I have 8 days flat sitting. Here at the home of two spiritual beings. Two strong female companions. By myself. With cat.
What is important here? What really matters? Right now - getting myself on an even keel. Internally. And how do I do that?
I walk into the darkness.
Night time rituals.
Sadness to explore.
Fear to explore.
Soul to hear.
Desire a doorway to that sorrow. Why?
What is desire hiding? Masking?
An externalized push for connection, affirmation, relationship. Be that partner or child. An externalised reaching for love.
When did I leave my husband? When did I push that externalized version out?

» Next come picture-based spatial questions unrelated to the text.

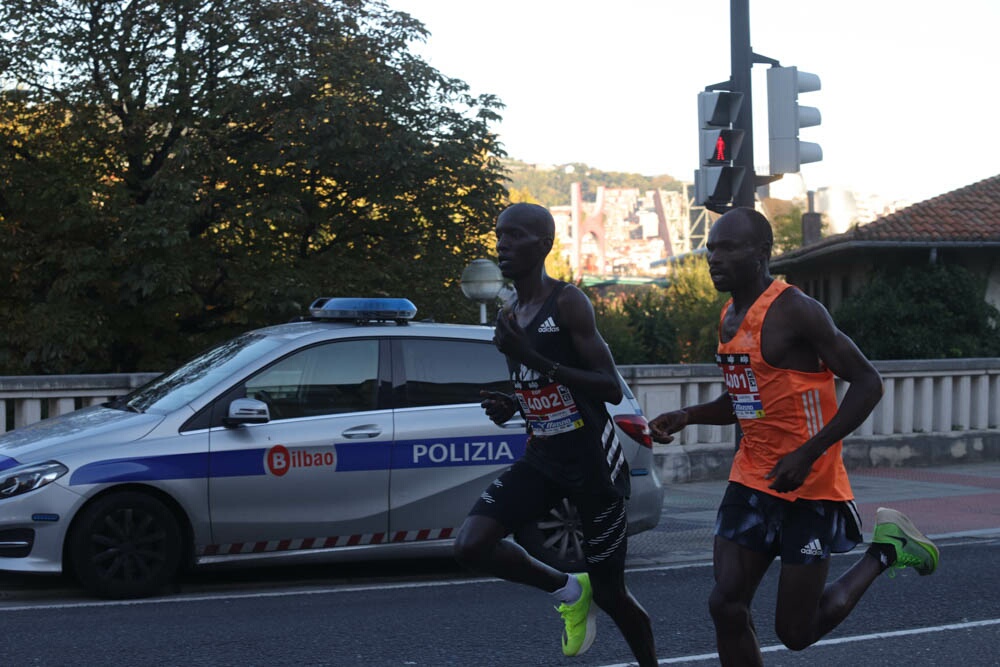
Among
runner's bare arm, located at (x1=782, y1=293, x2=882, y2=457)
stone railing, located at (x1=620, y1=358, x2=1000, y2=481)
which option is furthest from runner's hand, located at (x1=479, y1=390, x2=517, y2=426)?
stone railing, located at (x1=620, y1=358, x2=1000, y2=481)

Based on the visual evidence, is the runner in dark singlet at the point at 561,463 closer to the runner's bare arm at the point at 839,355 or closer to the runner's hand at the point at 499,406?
the runner's hand at the point at 499,406

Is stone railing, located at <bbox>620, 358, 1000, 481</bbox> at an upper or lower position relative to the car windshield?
lower

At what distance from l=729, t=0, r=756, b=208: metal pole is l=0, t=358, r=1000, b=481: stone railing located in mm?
2719

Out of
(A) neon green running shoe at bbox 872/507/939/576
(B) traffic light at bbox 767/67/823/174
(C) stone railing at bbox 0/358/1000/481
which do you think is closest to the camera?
(A) neon green running shoe at bbox 872/507/939/576

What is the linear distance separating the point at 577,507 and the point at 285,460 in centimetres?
339

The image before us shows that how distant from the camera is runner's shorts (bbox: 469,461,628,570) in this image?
487 cm

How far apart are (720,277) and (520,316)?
934 mm

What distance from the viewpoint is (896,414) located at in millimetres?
16562

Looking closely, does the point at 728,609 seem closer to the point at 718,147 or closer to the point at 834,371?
the point at 834,371

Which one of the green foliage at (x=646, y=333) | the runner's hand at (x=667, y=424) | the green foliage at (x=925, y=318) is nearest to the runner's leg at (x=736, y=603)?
the runner's hand at (x=667, y=424)

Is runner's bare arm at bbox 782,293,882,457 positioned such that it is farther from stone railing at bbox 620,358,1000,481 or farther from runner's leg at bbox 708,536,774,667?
stone railing at bbox 620,358,1000,481

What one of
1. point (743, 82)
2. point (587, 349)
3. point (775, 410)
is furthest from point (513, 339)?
point (743, 82)

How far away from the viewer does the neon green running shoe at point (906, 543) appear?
462cm

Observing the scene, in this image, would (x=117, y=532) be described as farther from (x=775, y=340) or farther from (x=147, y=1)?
(x=147, y=1)
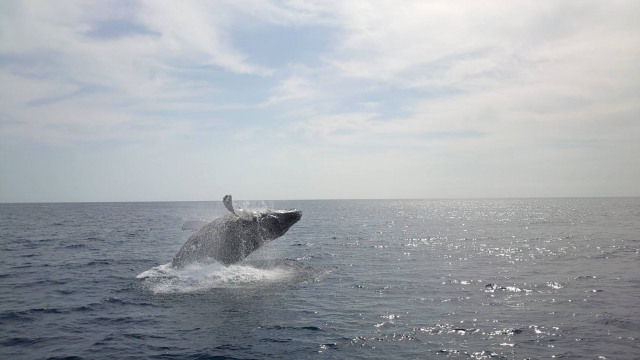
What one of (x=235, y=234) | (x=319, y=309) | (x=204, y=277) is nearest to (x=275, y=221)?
(x=235, y=234)

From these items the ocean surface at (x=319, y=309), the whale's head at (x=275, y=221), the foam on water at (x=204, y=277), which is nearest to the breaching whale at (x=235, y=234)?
the whale's head at (x=275, y=221)

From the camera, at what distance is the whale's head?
63.8 feet

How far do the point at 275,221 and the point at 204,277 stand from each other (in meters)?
3.87

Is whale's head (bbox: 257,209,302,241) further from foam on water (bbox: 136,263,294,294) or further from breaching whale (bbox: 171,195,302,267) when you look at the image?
foam on water (bbox: 136,263,294,294)

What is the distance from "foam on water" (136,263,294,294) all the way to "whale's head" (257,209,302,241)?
1934mm

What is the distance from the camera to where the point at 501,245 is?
35906 mm

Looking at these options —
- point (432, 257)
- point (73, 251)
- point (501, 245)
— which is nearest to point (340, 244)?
point (432, 257)

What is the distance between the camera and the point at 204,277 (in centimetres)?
1839

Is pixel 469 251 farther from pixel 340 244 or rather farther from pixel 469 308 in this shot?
pixel 469 308

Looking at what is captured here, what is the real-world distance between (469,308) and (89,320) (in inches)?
483

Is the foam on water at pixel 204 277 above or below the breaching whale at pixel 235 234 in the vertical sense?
below

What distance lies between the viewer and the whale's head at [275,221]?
1945 centimetres

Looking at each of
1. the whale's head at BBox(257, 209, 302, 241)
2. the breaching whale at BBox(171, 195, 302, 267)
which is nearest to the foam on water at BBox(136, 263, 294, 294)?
the breaching whale at BBox(171, 195, 302, 267)

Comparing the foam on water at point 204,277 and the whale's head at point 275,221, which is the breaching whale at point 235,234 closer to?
the whale's head at point 275,221
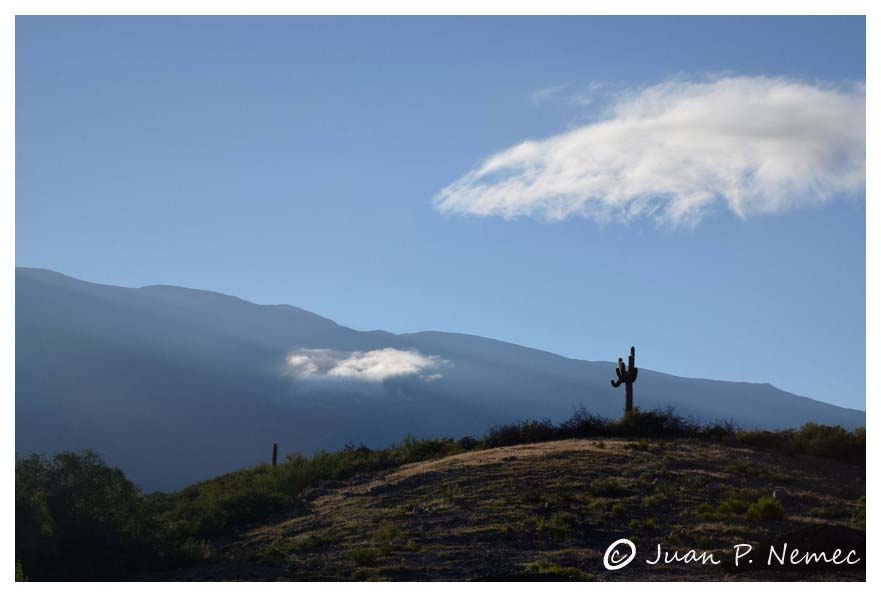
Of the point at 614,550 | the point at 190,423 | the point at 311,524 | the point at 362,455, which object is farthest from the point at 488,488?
the point at 190,423

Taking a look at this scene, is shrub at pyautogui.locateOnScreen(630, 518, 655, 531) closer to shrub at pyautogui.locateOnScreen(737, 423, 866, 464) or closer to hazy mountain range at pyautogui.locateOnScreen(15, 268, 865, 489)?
shrub at pyautogui.locateOnScreen(737, 423, 866, 464)

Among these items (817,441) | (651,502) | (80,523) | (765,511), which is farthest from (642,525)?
(817,441)

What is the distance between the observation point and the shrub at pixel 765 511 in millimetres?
23797

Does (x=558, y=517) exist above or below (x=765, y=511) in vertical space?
below

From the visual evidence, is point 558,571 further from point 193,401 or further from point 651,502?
point 193,401

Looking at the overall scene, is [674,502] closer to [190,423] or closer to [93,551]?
[93,551]

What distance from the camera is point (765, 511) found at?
23.9 metres

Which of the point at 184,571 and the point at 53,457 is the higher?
the point at 53,457

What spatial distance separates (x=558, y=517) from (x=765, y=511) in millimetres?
4933

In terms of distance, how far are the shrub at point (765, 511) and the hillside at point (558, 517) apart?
0.12ft

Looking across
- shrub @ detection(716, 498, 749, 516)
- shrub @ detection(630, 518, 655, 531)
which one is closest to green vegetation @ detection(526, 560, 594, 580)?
shrub @ detection(630, 518, 655, 531)

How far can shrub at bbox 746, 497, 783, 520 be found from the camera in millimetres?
23797
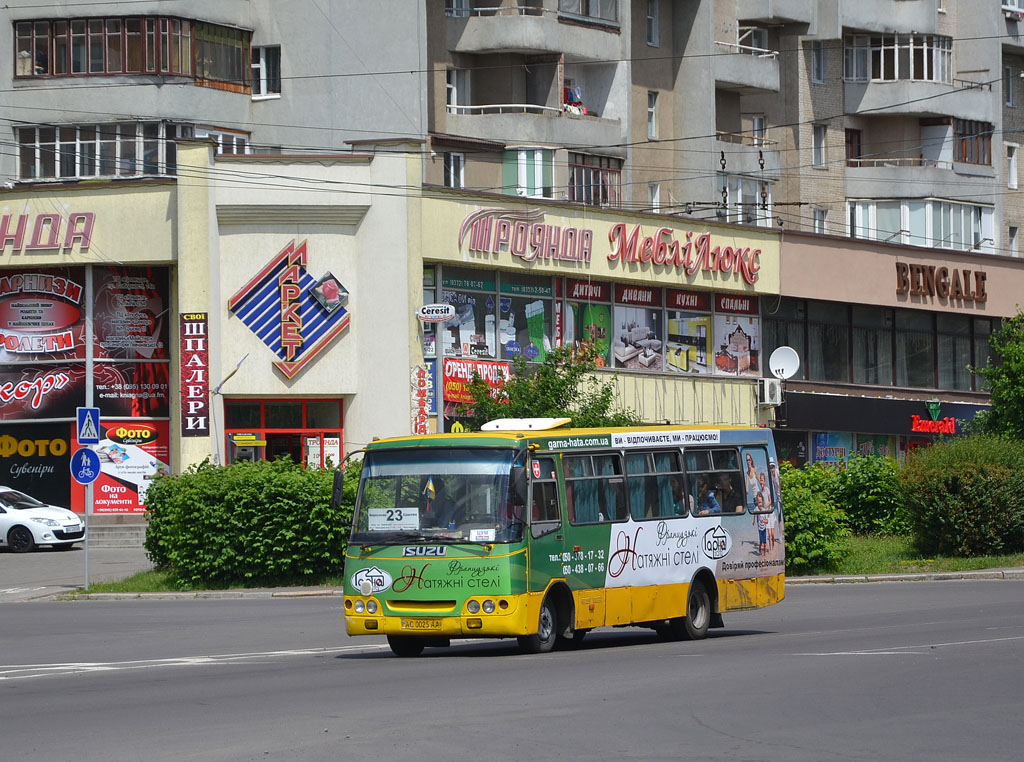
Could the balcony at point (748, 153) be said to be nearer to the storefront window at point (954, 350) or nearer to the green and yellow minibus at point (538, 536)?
the storefront window at point (954, 350)

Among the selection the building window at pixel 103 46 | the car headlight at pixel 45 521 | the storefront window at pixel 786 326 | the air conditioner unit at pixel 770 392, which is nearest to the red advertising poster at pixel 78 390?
the car headlight at pixel 45 521

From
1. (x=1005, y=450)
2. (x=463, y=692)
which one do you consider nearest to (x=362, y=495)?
(x=463, y=692)

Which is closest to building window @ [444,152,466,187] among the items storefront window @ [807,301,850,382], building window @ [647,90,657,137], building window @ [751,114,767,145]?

When I realised I loved myself more than to keep putting myself through those relationship dynamics. When I loved myself enough to not need external affirmation.
And to get there again I need to get to the root of the sorrow and fear and shame. Yes, shame is there too. That's a surprise. Been a while since she reared up. And as yet she is floating, unconnected to any event. That definitely needs exploration. What am I ashamed of?
Dig dig dig. Tunnel down. Step into the black sea.
Feel it. Know it. Live it. Forgive it.
Live it.
Forgive it.
Love
Love
Love.
Wise Woman Warrior Queen Stand Up.
I shall soon be calling on you.
Mage Priestess Lover I need you now.
We will be journeying together this week.